[Stored data entries]
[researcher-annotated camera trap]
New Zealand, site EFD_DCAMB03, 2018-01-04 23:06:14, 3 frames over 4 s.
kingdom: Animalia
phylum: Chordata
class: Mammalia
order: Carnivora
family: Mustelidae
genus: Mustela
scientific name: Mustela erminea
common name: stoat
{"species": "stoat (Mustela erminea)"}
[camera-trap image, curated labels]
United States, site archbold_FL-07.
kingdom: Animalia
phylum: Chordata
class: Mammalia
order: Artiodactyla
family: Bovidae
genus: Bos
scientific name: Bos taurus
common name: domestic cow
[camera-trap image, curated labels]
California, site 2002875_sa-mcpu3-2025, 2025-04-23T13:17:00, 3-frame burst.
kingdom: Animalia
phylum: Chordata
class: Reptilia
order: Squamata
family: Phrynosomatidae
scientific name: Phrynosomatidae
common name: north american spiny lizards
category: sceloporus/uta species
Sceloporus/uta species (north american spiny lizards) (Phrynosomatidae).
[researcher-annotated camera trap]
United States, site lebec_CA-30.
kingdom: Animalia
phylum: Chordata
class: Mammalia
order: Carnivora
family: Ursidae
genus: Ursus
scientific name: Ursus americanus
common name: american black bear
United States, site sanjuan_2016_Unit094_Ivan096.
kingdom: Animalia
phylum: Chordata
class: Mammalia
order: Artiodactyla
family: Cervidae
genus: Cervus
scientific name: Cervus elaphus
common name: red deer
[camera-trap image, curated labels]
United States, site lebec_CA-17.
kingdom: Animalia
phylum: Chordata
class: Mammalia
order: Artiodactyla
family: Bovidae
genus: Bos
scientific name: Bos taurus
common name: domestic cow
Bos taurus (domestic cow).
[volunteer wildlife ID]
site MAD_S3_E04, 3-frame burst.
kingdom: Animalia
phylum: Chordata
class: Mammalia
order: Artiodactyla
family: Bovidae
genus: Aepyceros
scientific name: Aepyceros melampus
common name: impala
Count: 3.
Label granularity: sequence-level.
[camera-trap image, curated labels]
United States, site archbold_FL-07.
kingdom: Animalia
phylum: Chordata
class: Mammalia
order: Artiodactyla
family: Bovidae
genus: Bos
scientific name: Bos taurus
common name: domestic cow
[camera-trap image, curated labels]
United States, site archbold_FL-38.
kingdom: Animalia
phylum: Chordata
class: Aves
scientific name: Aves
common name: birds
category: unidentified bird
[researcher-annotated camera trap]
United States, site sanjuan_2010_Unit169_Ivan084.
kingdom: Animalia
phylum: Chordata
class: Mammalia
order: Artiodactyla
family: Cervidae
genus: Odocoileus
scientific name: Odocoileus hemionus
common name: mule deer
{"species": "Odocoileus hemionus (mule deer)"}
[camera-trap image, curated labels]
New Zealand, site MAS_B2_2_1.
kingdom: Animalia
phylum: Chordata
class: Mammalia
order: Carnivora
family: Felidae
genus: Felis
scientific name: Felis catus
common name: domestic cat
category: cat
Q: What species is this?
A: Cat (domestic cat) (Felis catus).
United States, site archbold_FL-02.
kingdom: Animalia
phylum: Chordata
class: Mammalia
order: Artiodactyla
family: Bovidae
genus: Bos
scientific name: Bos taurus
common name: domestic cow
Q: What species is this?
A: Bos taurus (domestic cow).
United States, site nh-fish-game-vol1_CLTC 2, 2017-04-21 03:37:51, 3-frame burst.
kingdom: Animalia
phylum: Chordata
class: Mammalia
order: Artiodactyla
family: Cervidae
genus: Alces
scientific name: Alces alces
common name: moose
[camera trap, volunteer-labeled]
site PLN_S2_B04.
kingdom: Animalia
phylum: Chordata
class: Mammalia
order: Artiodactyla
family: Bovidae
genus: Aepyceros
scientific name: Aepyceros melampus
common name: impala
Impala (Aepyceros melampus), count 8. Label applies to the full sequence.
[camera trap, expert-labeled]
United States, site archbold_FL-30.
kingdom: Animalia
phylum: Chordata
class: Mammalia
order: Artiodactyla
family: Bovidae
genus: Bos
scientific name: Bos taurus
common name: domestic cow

- **Directions**
Report each line of the entries where the word "labeled" occurs.

- **Reply to the exercise**
[camera trap, volunteer-labeled]
[camera trap, expert-labeled]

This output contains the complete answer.